Selected passage:
Saturday, September 10, 2011

Just Tom

CHAPTER ONE
Tom Watson Coker

There is something special about a blue sky over Rockmart; a quiet humble town. When I am there, I feel as if I’ve gone back in time. I expect to see horse drawn carriages, men in straw hats and overalls sitting on the stoop talking about the weather and the crops while their wives are in the mercantile getting their flour, cornmeal and admiring the new fabrics. I can imagine children down by Euharlee Creek skipping rocks. It’s a simple place and it seems as though no one has a care in the world. Rockmart is a town where everyone knows everyone. I can imagine The Methodist Church doors opening and seeing half the town coming out in their Sunday best. If you breathe deep you can smell sweet grass and honeysuckle.

Working data:
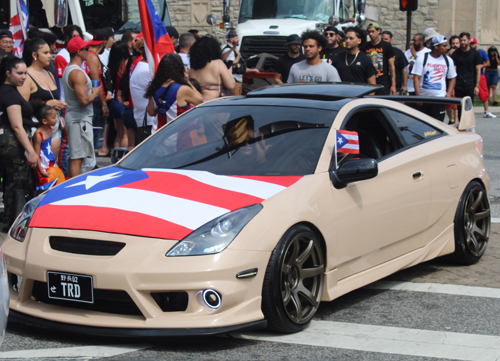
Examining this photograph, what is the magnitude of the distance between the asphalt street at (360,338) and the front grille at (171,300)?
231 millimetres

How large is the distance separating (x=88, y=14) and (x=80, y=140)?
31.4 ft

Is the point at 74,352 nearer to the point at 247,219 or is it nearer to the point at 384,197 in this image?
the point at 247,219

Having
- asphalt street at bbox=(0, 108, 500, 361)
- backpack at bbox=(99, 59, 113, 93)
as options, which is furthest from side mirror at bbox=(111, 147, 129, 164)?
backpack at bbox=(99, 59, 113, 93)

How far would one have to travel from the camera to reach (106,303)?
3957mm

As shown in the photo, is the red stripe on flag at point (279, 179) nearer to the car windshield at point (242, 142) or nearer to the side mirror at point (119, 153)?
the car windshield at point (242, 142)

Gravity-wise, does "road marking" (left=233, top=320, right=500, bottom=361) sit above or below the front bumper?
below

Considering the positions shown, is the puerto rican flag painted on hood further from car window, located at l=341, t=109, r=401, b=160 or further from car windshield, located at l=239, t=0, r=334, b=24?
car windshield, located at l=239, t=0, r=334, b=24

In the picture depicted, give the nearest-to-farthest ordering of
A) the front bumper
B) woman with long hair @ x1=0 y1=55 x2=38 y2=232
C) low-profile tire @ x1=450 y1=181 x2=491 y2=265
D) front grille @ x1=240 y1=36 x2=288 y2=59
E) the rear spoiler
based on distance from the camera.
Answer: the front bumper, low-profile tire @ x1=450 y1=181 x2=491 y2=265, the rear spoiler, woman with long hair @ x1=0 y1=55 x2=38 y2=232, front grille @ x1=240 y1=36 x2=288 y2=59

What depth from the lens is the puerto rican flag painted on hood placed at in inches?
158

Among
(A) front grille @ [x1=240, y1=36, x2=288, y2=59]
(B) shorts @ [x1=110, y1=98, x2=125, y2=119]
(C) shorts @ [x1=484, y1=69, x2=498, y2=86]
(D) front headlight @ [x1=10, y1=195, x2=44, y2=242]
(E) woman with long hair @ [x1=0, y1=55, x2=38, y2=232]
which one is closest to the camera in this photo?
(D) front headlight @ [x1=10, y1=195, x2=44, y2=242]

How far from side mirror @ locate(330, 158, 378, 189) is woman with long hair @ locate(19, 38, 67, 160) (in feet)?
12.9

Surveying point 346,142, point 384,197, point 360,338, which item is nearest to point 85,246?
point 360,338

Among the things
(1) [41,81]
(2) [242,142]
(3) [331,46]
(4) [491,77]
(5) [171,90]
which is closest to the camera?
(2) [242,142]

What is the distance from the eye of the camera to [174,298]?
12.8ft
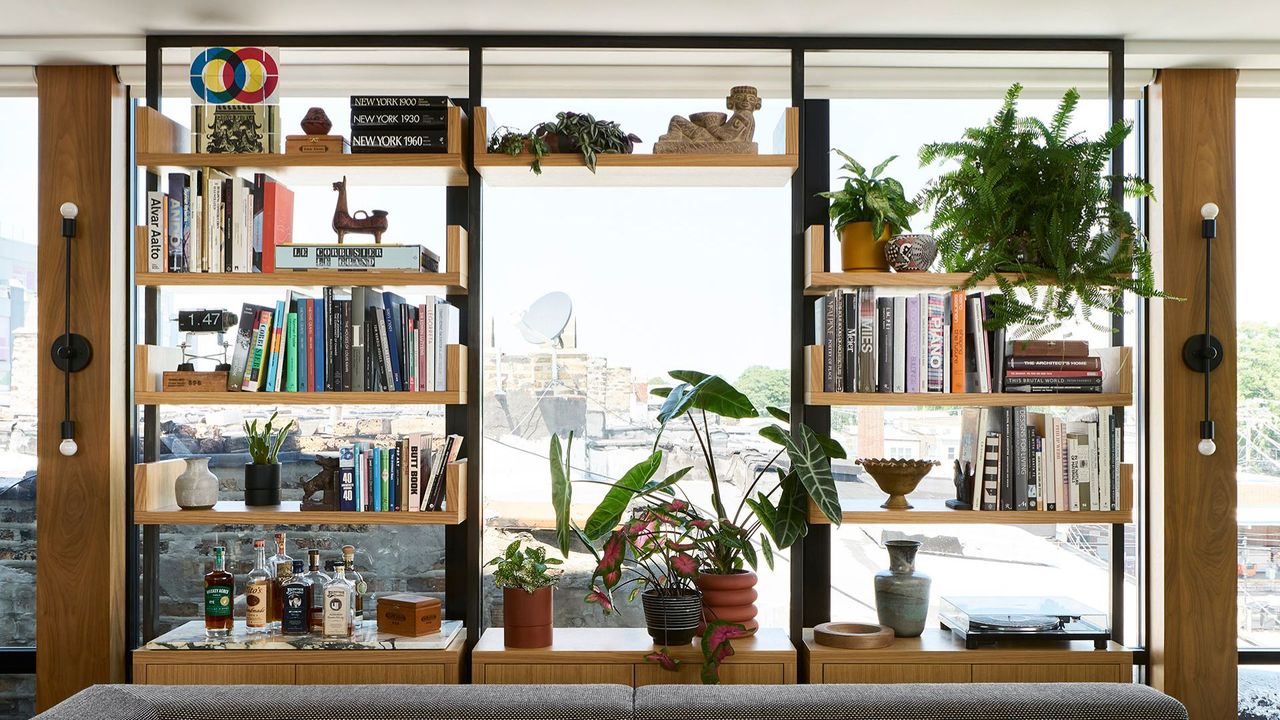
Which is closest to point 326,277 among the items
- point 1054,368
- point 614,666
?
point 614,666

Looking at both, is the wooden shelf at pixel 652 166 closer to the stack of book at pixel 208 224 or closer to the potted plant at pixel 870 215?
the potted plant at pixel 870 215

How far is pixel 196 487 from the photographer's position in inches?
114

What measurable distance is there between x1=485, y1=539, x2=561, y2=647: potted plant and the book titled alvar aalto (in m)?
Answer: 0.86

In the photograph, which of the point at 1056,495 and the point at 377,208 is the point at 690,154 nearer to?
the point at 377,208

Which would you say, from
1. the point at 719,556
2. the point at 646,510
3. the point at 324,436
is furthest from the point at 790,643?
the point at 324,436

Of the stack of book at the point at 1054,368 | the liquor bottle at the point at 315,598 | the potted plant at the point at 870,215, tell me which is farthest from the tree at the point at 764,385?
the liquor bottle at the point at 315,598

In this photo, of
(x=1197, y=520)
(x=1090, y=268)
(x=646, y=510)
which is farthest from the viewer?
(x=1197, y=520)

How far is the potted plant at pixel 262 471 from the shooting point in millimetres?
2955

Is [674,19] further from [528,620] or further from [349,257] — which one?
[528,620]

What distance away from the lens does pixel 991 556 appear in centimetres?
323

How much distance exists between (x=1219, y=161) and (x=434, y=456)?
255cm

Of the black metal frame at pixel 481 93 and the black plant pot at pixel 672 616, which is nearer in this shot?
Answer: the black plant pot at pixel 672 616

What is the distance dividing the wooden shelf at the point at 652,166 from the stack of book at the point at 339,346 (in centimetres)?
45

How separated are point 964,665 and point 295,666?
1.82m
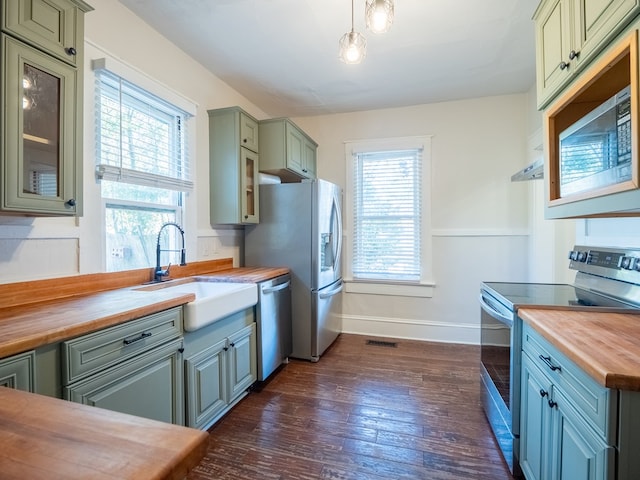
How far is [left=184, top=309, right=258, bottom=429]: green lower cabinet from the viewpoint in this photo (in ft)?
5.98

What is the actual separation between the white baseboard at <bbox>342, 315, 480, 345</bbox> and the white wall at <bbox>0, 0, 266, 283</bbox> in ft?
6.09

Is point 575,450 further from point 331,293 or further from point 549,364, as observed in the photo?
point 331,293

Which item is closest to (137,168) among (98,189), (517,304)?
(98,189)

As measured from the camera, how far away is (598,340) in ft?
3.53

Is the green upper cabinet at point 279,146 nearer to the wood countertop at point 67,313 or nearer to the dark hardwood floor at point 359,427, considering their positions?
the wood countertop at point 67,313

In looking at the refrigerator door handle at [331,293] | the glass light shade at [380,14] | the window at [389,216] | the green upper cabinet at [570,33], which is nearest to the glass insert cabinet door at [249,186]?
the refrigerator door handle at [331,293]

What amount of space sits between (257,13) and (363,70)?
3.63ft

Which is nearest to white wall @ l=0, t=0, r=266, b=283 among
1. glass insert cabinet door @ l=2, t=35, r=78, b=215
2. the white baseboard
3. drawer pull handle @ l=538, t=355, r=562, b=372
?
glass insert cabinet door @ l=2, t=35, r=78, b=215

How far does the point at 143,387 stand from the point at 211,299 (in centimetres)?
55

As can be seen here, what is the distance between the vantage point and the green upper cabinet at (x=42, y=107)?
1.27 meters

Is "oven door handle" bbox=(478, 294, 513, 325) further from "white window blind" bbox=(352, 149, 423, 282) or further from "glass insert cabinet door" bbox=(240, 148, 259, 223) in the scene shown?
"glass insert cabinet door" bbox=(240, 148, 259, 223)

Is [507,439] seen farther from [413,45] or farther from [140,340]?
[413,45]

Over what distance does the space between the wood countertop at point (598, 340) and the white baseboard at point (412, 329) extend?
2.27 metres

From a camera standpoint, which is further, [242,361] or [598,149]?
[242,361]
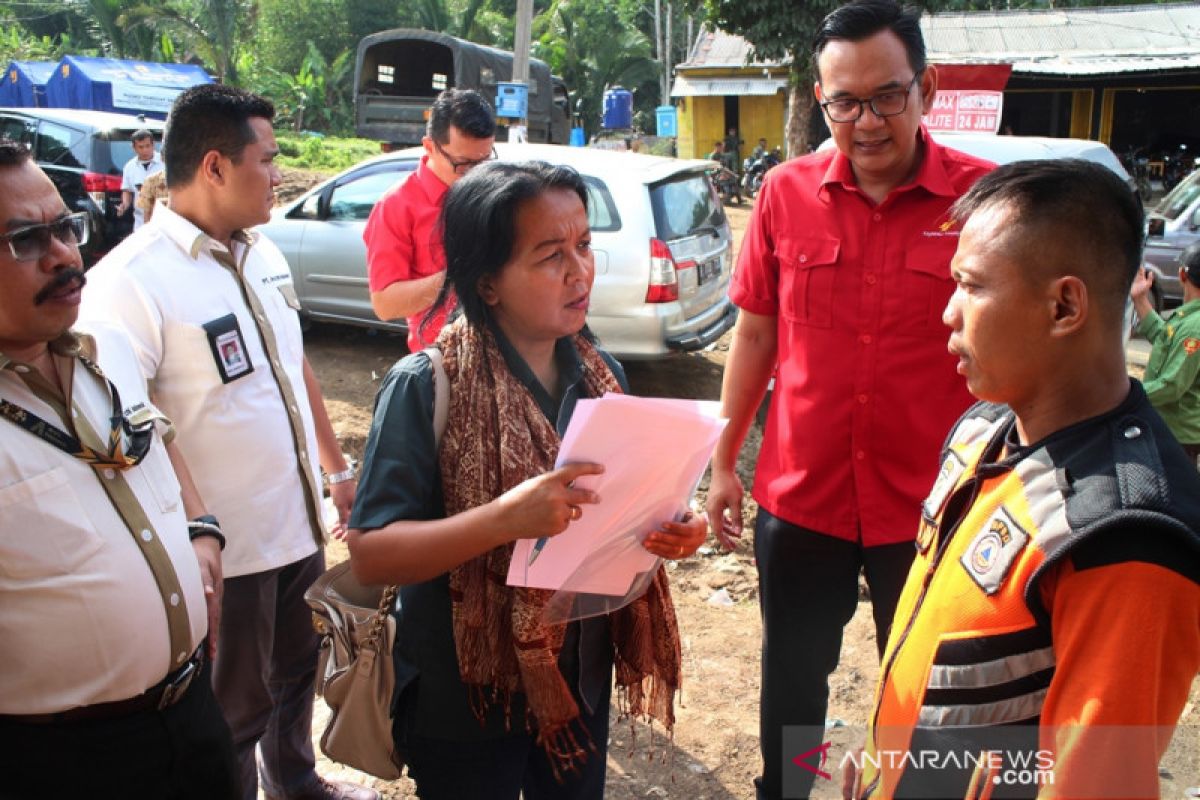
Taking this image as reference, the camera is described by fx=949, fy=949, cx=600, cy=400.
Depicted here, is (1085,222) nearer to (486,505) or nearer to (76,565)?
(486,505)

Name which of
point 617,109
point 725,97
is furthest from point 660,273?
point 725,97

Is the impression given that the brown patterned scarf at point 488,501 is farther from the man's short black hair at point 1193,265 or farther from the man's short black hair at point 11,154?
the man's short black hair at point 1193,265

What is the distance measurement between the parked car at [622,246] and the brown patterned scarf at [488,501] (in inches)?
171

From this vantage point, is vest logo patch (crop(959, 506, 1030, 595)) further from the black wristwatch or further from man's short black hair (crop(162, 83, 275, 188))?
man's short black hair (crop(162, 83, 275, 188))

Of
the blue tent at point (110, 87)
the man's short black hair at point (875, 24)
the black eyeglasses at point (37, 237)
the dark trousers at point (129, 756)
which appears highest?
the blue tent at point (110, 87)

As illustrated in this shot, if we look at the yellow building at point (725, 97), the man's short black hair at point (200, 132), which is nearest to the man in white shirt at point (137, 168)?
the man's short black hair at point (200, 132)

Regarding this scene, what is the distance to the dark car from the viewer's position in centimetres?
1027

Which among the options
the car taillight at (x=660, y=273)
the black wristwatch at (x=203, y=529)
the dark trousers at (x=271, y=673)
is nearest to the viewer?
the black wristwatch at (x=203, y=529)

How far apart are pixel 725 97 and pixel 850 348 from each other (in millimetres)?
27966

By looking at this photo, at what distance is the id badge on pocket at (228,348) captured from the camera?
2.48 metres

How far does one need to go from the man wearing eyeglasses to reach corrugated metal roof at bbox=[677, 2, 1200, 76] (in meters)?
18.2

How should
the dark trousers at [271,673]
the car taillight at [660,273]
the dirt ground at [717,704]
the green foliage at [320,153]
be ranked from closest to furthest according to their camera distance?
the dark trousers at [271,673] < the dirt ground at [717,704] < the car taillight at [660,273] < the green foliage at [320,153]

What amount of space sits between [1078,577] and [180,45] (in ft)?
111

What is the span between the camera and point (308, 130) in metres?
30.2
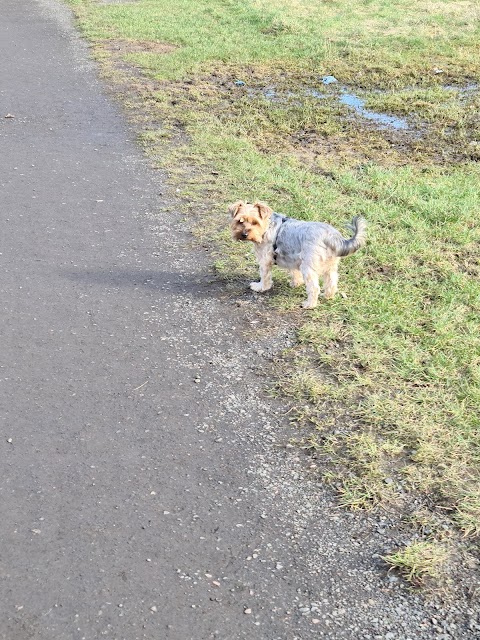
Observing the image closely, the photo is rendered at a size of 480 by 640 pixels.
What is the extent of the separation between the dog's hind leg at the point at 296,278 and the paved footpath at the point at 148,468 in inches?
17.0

Exercise set:
• A. Tally the lines in the entries that contain the word "would" and reply with that number alone.
• B. Carry on the Rockmart passage, picking up right after its final sentence.

Task results:
• A. 2

• B.
It’s one of the few places Daddy would take us when we were little. He’d take us to Dairy Queen and everybody got a burger to go. We’d take our lunch out to Hills Creek Baptist Church where a lot of Cokers are buried. The doors to the church were never locked back then and we’d go inside after lunch. Mom would play a few notes on the piano. She could almost play Amazing Grace. “I know I could learn to play if I had a piano.” She always said.
I was 43 in 2007 and Daddy was 79 and legally blind. I took him to Rockmart on Veteran’s Day. I’ll never forget the way he looked that day. He was about five six with a thick head of white hair. He was wearing dark sunglasses, a dark blue sport coat, a light blue shirt and gray slacks. The lines on his face looked more like scars than wrinkles. He had a cane but I think it was more for propping than walking.
The November 7, 2007 edition of The Rockmart Journal featured an article about the event. Lowell Vickers, the editor and publisher, wrote how one soldier was forgotten and overlooked by the system but not by his family. Pvt. Tom Watson Coker was well represented that day. Many surviving members of the family were there.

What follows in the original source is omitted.